Lack of pipelines pushing up prices for natural gas
WASHINGTON — Limited capacity on pipelines is driving up natural gas prices for U.S. manufacturers, making it tougher to compete with low-cost manufactures abroad, the trade group Industrial Energy Consumers of America said in a letter to members of Congress Wednesday.
The group, which represents U.S. manufacturing and industrial firms, said pipeline companies were putting strict limits on gas flows to maintain system stability. They said increased demand from natural gas-fired power plants and liquefied natural gas export facilities, centered along the Texas and Louisiana Gulf Coast, had resulted in less available pipeline capacity for manufacturing.
“New pipeline capacity is not getting built,” said Paul Cicio, president of IECA. “Inadequate pipeline capacity impacts existing manufacturing facilities and is detrimental to new investments and job creation.”
In his letter, Cicio specifically cited the use of what are known as operational flow orders along the Transco pipeline, which runs along the Gulf and Atlantic coastlines between Houston and New York. He said gas prices where the pipeline runs through Virginia and North Carolina averaged $11.37 per million British thermal units in January — more than double the U.S. benchmark Henry Hub — and at one point exceeded $21.
“We’ve seen some cold weather over the last several weeks, from Boston all the way down to Atlanta, and demand has been really high,” said Scott Hallam, senior vice president at Williams Cos., which operates Transco. “We’re seeing differences in pricing regionally. Henry Hub is trading around $4, but you get to New York it’s $10 to $15. In Boston it’s $30. That’s the challenging consuming sectors like manufacturing face.”
Under an operational flow or
der, buyers and sellers must tell pipeline companies nearly exactly how much gas they are transporting. If they’re wrong, they must pay a steep financial penalty that can far exceed the cost of the gas they’re buying.
Such orders have become relatively common on gas pipelines along the East Coast in recent years, in particular during the winter when demand for gas for home heating is high, said Nikolay Filchev, associate director North American gas at the research firm IHS Markit.

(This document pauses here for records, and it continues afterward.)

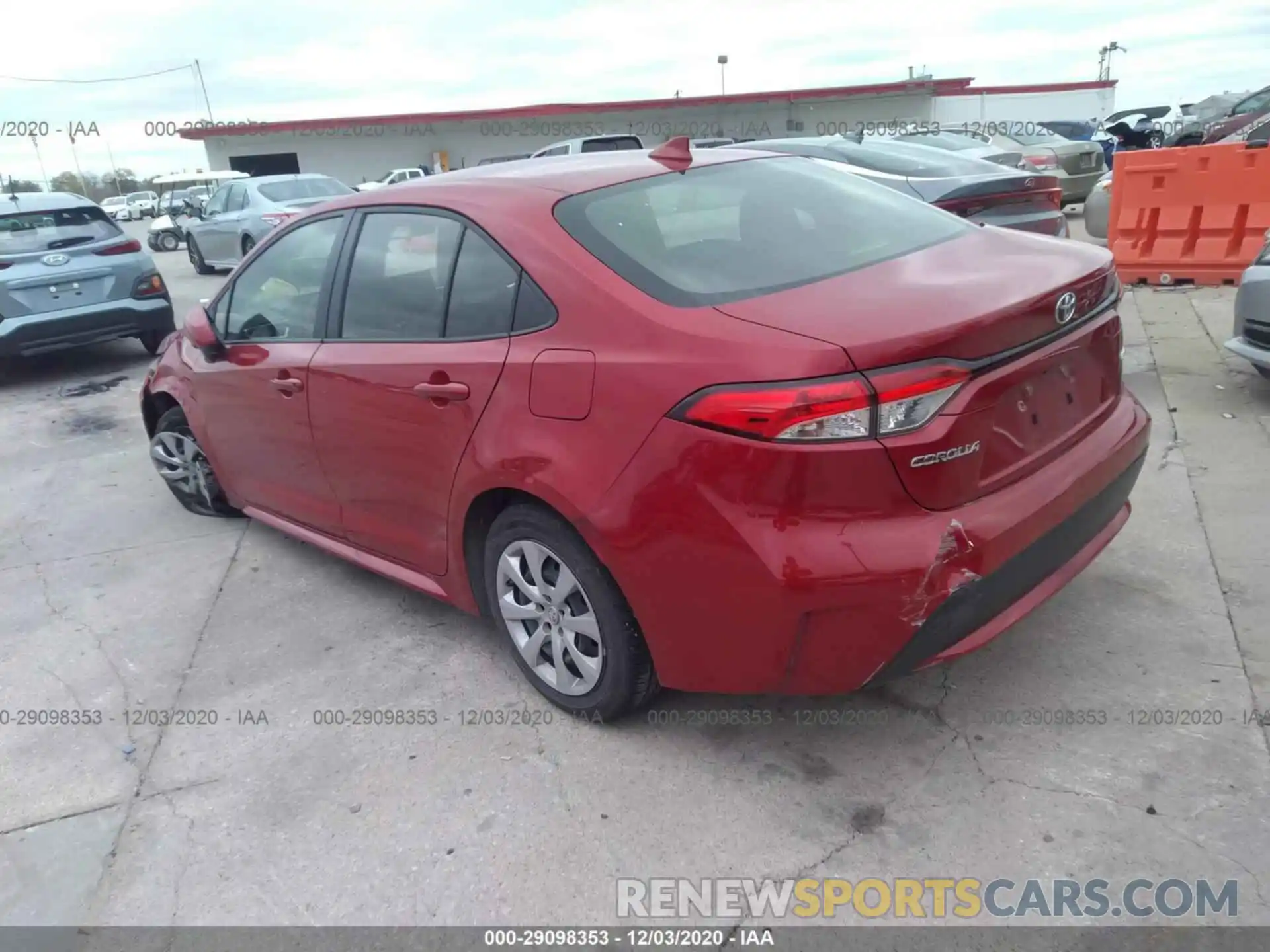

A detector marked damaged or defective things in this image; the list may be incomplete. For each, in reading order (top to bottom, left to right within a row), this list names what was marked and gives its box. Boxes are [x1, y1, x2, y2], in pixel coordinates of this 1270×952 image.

cracked bumper [593, 391, 1154, 693]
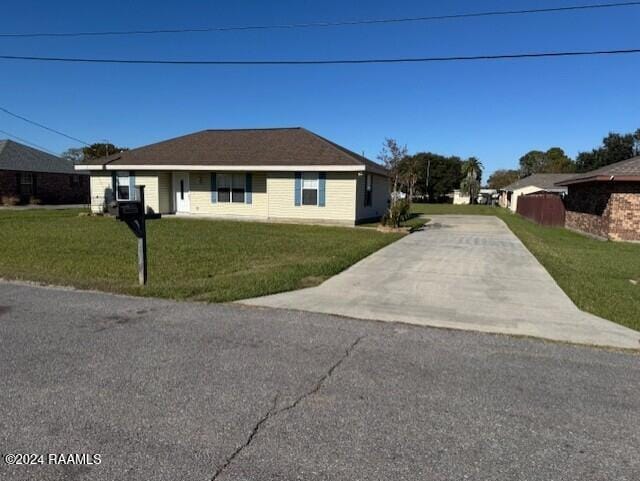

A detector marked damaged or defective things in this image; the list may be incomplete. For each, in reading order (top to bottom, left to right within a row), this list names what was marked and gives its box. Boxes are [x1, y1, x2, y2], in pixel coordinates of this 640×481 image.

crack in asphalt [211, 336, 364, 478]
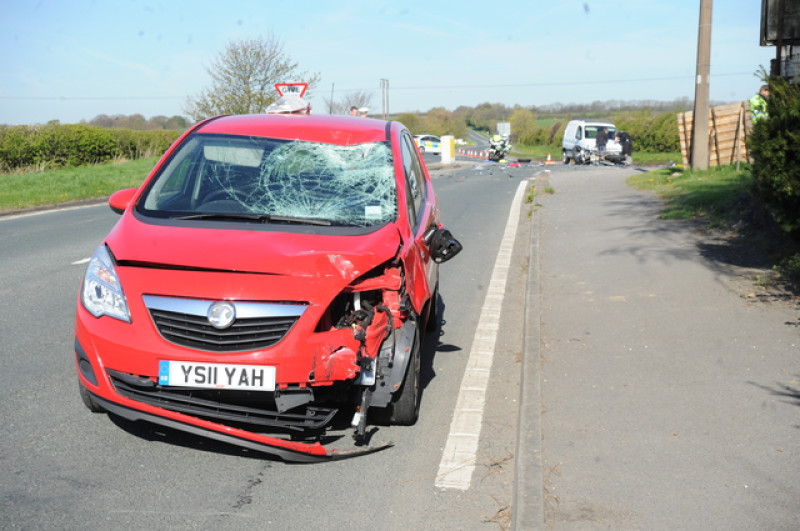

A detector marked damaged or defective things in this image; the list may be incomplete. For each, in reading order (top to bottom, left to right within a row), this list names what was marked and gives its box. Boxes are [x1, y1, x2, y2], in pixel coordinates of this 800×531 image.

cracked windscreen glass [143, 135, 396, 227]
shattered windscreen [142, 134, 398, 228]
exposed headlight housing [81, 243, 130, 322]
damaged red car [76, 112, 462, 462]
broken side mirror [424, 227, 462, 264]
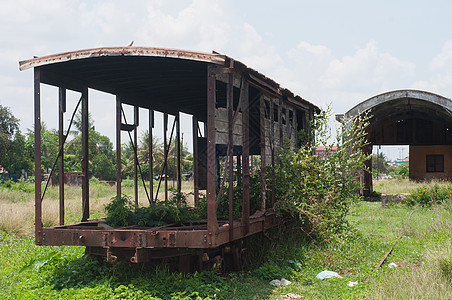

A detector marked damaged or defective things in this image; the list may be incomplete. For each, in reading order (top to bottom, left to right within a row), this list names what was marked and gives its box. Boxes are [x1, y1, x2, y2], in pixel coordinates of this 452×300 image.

“The Northeast and Southeast typically have a lot of issues during the heating season, so the pipelines have to be very strict with customers,” he said. “The pipelines cannot tolerate any swings (in gas volumes) because the system is so well utilized it cannot do more physically.”
So far, Transco has not issued any curtailment orders asking customers to stop using natural gas, Hallam said. But the concern among manufacturers is that without additional pipeline capacity, curtailment might not be far off.
Natural gas pipeline companies such as Houstonbased Kinder Morgan and Williams of Tulsa, Okla., have complained for years about the difficulty in building interstate pipelines, which must be approved by the Federal Energy Regulatory Commission, a process that is frequently extended by litigation from environmental groups.
That has been a particular problem for projects along the East Coast. In 2020 the energy utilities Dominion Energy and Duke Energy announced they were canceling the Atlantic Coast Pipeline project, which would have delivered gas to North Carolina from the Marcellus and Utica shales in Pennsylvania and Ohio.
Last year two pipeline companies cancelled projects on the East Coast, citing delays in FERC’s approval process.
“The project has been delayed well beyond (our) expectations,” a lawyer for New Jersey Resources wrote in October. “There is significant uncertainty regarding when an order will issue in this docket.”
Getting FERC approval for pipelines is unlikely to get any easier, as the commission weighs how to consider future greenhouse gas emissions associated with a gas project in deciding whether to approve it.
In the meantime, pipeline companies are shifting away from building new pipelines and are instead focusing on expanding their existing systems.
“It’s going to be very challenging for a new greenfield pipeline,” Hallam said. “We’re continuing to find ways to operate our pipelines more efficiently and unlock capacity through debottlenecking projects.”